To meet our short and long term liquidity needs, we currently expect to use existing cash balances, our revenue generating activities, and a variety of other means. Those other means include the continued use of a common stock purchase agreement with Aspire (the "Aspire Agreement"). We entered into a $30 million common stock purchase agreement with Aspire in March 2014, of which we had $24.4 million remaining available at September 30, 2014. In addition, in September 2014, we entered into a loan and security agreement with Oxford Finance LLC and to date received $15.0 million of a potential $20.0 million in gross proceeds. In connection with the $15.0 million loan, we repaid all outstanding amounts due under two loans from TD Bank, N.A. in the amount of approximately $3.1 million, and paid debt offering/issuance costs and interim period interest, resulting in net proceeds from the loan of $11.7 million. The additional $5.0 million loan may be obtained if we enter into a strategic arrangement with respect to NBS10 and receive an upfront payment of not less than $10.0 million in connection therewith, before September 19, 2015. Other sources of liquidity could include additional potential issuances of debt or equity securities in public or private financings, additional warrant exercises, option exercises, and/or sale of assets. In addition, we will continue to seek as appropriate grants for scientific and clinical studies from the National Institutes of Health, Department of Defense, and other governmental agencies and foundations, but there can be no assurance that we will be successful in qualifying for or obtaining such grants. Our history of operating losses and liquidity challenges, may make it difficult for us to raise capital on acceptable terms or at all. The demand for the equity and debt of small cap biopharmaceutical companies like ours is dependent upon many factors, including the general state of the financial markets. During times of extreme market volatility, capital may not be available on favorable terms, if at all. Our inability to obtain such additional capital could materially and adversely affect our business operations. We believe that our current cash balances and revenue generating activities, along with access to the Aspire Agreement, will be sufficient to fund the business through approximately the next 12 months.

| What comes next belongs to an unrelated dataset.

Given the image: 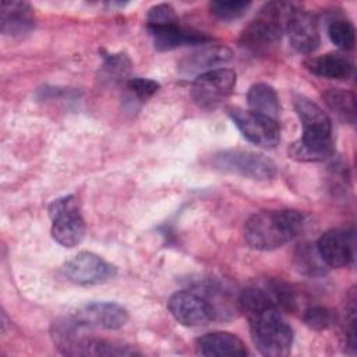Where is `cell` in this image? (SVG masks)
I'll list each match as a JSON object with an SVG mask.
<instances>
[{"label": "cell", "mask_w": 357, "mask_h": 357, "mask_svg": "<svg viewBox=\"0 0 357 357\" xmlns=\"http://www.w3.org/2000/svg\"><path fill=\"white\" fill-rule=\"evenodd\" d=\"M146 29L159 50H172L184 45H205L211 40L202 32L181 26L177 18L159 24H146Z\"/></svg>", "instance_id": "cell-13"}, {"label": "cell", "mask_w": 357, "mask_h": 357, "mask_svg": "<svg viewBox=\"0 0 357 357\" xmlns=\"http://www.w3.org/2000/svg\"><path fill=\"white\" fill-rule=\"evenodd\" d=\"M174 18H177L174 8L170 4L162 3L149 8L146 15V24H159V22L174 20Z\"/></svg>", "instance_id": "cell-27"}, {"label": "cell", "mask_w": 357, "mask_h": 357, "mask_svg": "<svg viewBox=\"0 0 357 357\" xmlns=\"http://www.w3.org/2000/svg\"><path fill=\"white\" fill-rule=\"evenodd\" d=\"M105 70L109 77H113L114 79L126 77L128 73L130 61L126 56L121 54H112L105 59Z\"/></svg>", "instance_id": "cell-26"}, {"label": "cell", "mask_w": 357, "mask_h": 357, "mask_svg": "<svg viewBox=\"0 0 357 357\" xmlns=\"http://www.w3.org/2000/svg\"><path fill=\"white\" fill-rule=\"evenodd\" d=\"M238 308L248 319L251 339L261 354L283 357L290 353L293 329L264 286L244 289L238 297Z\"/></svg>", "instance_id": "cell-1"}, {"label": "cell", "mask_w": 357, "mask_h": 357, "mask_svg": "<svg viewBox=\"0 0 357 357\" xmlns=\"http://www.w3.org/2000/svg\"><path fill=\"white\" fill-rule=\"evenodd\" d=\"M294 109L303 126V135L291 144L289 153L303 162H321L332 153V123L329 116L305 96L294 99Z\"/></svg>", "instance_id": "cell-2"}, {"label": "cell", "mask_w": 357, "mask_h": 357, "mask_svg": "<svg viewBox=\"0 0 357 357\" xmlns=\"http://www.w3.org/2000/svg\"><path fill=\"white\" fill-rule=\"evenodd\" d=\"M1 32L7 36H22L35 26V14L29 3L4 0L0 4Z\"/></svg>", "instance_id": "cell-15"}, {"label": "cell", "mask_w": 357, "mask_h": 357, "mask_svg": "<svg viewBox=\"0 0 357 357\" xmlns=\"http://www.w3.org/2000/svg\"><path fill=\"white\" fill-rule=\"evenodd\" d=\"M328 36L335 46H337L339 49H343V50H349L354 46L356 31L350 21L339 18L329 24Z\"/></svg>", "instance_id": "cell-22"}, {"label": "cell", "mask_w": 357, "mask_h": 357, "mask_svg": "<svg viewBox=\"0 0 357 357\" xmlns=\"http://www.w3.org/2000/svg\"><path fill=\"white\" fill-rule=\"evenodd\" d=\"M52 219V237L63 247L78 245L85 236V222L74 195H66L49 205Z\"/></svg>", "instance_id": "cell-5"}, {"label": "cell", "mask_w": 357, "mask_h": 357, "mask_svg": "<svg viewBox=\"0 0 357 357\" xmlns=\"http://www.w3.org/2000/svg\"><path fill=\"white\" fill-rule=\"evenodd\" d=\"M247 103L250 106L248 110L259 113L262 116L271 117L273 120L279 119L280 114V103L276 91L264 82L254 84L247 93Z\"/></svg>", "instance_id": "cell-19"}, {"label": "cell", "mask_w": 357, "mask_h": 357, "mask_svg": "<svg viewBox=\"0 0 357 357\" xmlns=\"http://www.w3.org/2000/svg\"><path fill=\"white\" fill-rule=\"evenodd\" d=\"M305 67L315 75L331 79H346L353 73V64L339 53H326L305 61Z\"/></svg>", "instance_id": "cell-18"}, {"label": "cell", "mask_w": 357, "mask_h": 357, "mask_svg": "<svg viewBox=\"0 0 357 357\" xmlns=\"http://www.w3.org/2000/svg\"><path fill=\"white\" fill-rule=\"evenodd\" d=\"M236 73L230 68H215L197 75L192 82L191 95L194 102L206 110L220 106L233 92Z\"/></svg>", "instance_id": "cell-7"}, {"label": "cell", "mask_w": 357, "mask_h": 357, "mask_svg": "<svg viewBox=\"0 0 357 357\" xmlns=\"http://www.w3.org/2000/svg\"><path fill=\"white\" fill-rule=\"evenodd\" d=\"M167 308L173 318L184 326H204L213 321L209 304L195 290L176 291L169 298Z\"/></svg>", "instance_id": "cell-10"}, {"label": "cell", "mask_w": 357, "mask_h": 357, "mask_svg": "<svg viewBox=\"0 0 357 357\" xmlns=\"http://www.w3.org/2000/svg\"><path fill=\"white\" fill-rule=\"evenodd\" d=\"M195 350L201 356L209 357H243L247 347L243 340L230 332H209L195 340Z\"/></svg>", "instance_id": "cell-16"}, {"label": "cell", "mask_w": 357, "mask_h": 357, "mask_svg": "<svg viewBox=\"0 0 357 357\" xmlns=\"http://www.w3.org/2000/svg\"><path fill=\"white\" fill-rule=\"evenodd\" d=\"M230 117L243 137L261 148H275L280 141L278 120L240 107L230 109Z\"/></svg>", "instance_id": "cell-8"}, {"label": "cell", "mask_w": 357, "mask_h": 357, "mask_svg": "<svg viewBox=\"0 0 357 357\" xmlns=\"http://www.w3.org/2000/svg\"><path fill=\"white\" fill-rule=\"evenodd\" d=\"M284 32L287 33L290 45L300 53H312L319 46L317 20L308 11L294 6L286 17Z\"/></svg>", "instance_id": "cell-12"}, {"label": "cell", "mask_w": 357, "mask_h": 357, "mask_svg": "<svg viewBox=\"0 0 357 357\" xmlns=\"http://www.w3.org/2000/svg\"><path fill=\"white\" fill-rule=\"evenodd\" d=\"M303 225L304 218L297 211H261L251 215L245 222L244 240L254 250L271 251L294 238Z\"/></svg>", "instance_id": "cell-3"}, {"label": "cell", "mask_w": 357, "mask_h": 357, "mask_svg": "<svg viewBox=\"0 0 357 357\" xmlns=\"http://www.w3.org/2000/svg\"><path fill=\"white\" fill-rule=\"evenodd\" d=\"M127 89L138 100H146L158 92L159 82H156L153 79H149V78L134 77V78H130L127 81Z\"/></svg>", "instance_id": "cell-25"}, {"label": "cell", "mask_w": 357, "mask_h": 357, "mask_svg": "<svg viewBox=\"0 0 357 357\" xmlns=\"http://www.w3.org/2000/svg\"><path fill=\"white\" fill-rule=\"evenodd\" d=\"M294 266L305 276H322L328 271V265L321 258L317 244L303 243L294 251Z\"/></svg>", "instance_id": "cell-20"}, {"label": "cell", "mask_w": 357, "mask_h": 357, "mask_svg": "<svg viewBox=\"0 0 357 357\" xmlns=\"http://www.w3.org/2000/svg\"><path fill=\"white\" fill-rule=\"evenodd\" d=\"M251 7L250 1H241V0H216L209 3V10L211 13L220 18V20H236L243 17L248 8Z\"/></svg>", "instance_id": "cell-23"}, {"label": "cell", "mask_w": 357, "mask_h": 357, "mask_svg": "<svg viewBox=\"0 0 357 357\" xmlns=\"http://www.w3.org/2000/svg\"><path fill=\"white\" fill-rule=\"evenodd\" d=\"M230 59H231V52L226 46H220V45L201 46L199 49L187 54L178 63V71L184 75H191V74L199 75L202 73L215 70V67L227 63Z\"/></svg>", "instance_id": "cell-17"}, {"label": "cell", "mask_w": 357, "mask_h": 357, "mask_svg": "<svg viewBox=\"0 0 357 357\" xmlns=\"http://www.w3.org/2000/svg\"><path fill=\"white\" fill-rule=\"evenodd\" d=\"M63 272L70 282L88 286L112 279L116 268L93 252L81 251L64 264Z\"/></svg>", "instance_id": "cell-9"}, {"label": "cell", "mask_w": 357, "mask_h": 357, "mask_svg": "<svg viewBox=\"0 0 357 357\" xmlns=\"http://www.w3.org/2000/svg\"><path fill=\"white\" fill-rule=\"evenodd\" d=\"M293 4L269 3L241 33V45L252 52H268L280 42L284 21Z\"/></svg>", "instance_id": "cell-4"}, {"label": "cell", "mask_w": 357, "mask_h": 357, "mask_svg": "<svg viewBox=\"0 0 357 357\" xmlns=\"http://www.w3.org/2000/svg\"><path fill=\"white\" fill-rule=\"evenodd\" d=\"M78 324L88 329L114 331L124 326L128 312L124 307L110 301H96L85 304L70 314Z\"/></svg>", "instance_id": "cell-11"}, {"label": "cell", "mask_w": 357, "mask_h": 357, "mask_svg": "<svg viewBox=\"0 0 357 357\" xmlns=\"http://www.w3.org/2000/svg\"><path fill=\"white\" fill-rule=\"evenodd\" d=\"M303 318H304V322L310 328L317 329V331L328 329L336 321V315L333 314V311H331L326 307H321V305H314V307L307 308Z\"/></svg>", "instance_id": "cell-24"}, {"label": "cell", "mask_w": 357, "mask_h": 357, "mask_svg": "<svg viewBox=\"0 0 357 357\" xmlns=\"http://www.w3.org/2000/svg\"><path fill=\"white\" fill-rule=\"evenodd\" d=\"M212 165L220 172L252 180H271L276 176V165L268 156L252 151L229 149L219 152L213 155Z\"/></svg>", "instance_id": "cell-6"}, {"label": "cell", "mask_w": 357, "mask_h": 357, "mask_svg": "<svg viewBox=\"0 0 357 357\" xmlns=\"http://www.w3.org/2000/svg\"><path fill=\"white\" fill-rule=\"evenodd\" d=\"M328 107L346 123L354 124L356 121V96L350 91L333 88L324 93Z\"/></svg>", "instance_id": "cell-21"}, {"label": "cell", "mask_w": 357, "mask_h": 357, "mask_svg": "<svg viewBox=\"0 0 357 357\" xmlns=\"http://www.w3.org/2000/svg\"><path fill=\"white\" fill-rule=\"evenodd\" d=\"M317 248L328 268L349 266L354 259V240L347 230L325 231L317 241Z\"/></svg>", "instance_id": "cell-14"}]
</instances>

While we continue to seek capital through a number of means, there can be no assurance that additional financing will be available on acceptable terms, if at all, and our negotiating position in capital generating efforts may worsen as existing resources are used. Additional equity financing may be dilutive to our stockholders; debt financing, if available, may involve significant cash payment obligations and covenants that restrict our ability to operate as a business; our stock price may not reach levels necessary to induce option or warrant exercises; and asset sales may not be possible on terms we consider acceptable.

If we are unable to raise the funds necessary to meet our long-term liquidity needs, we may have to delay or discontinue the acquisition and development of cell therapies, and/or the expansion of our business or raise funds on terms that we currently consider unfavorable.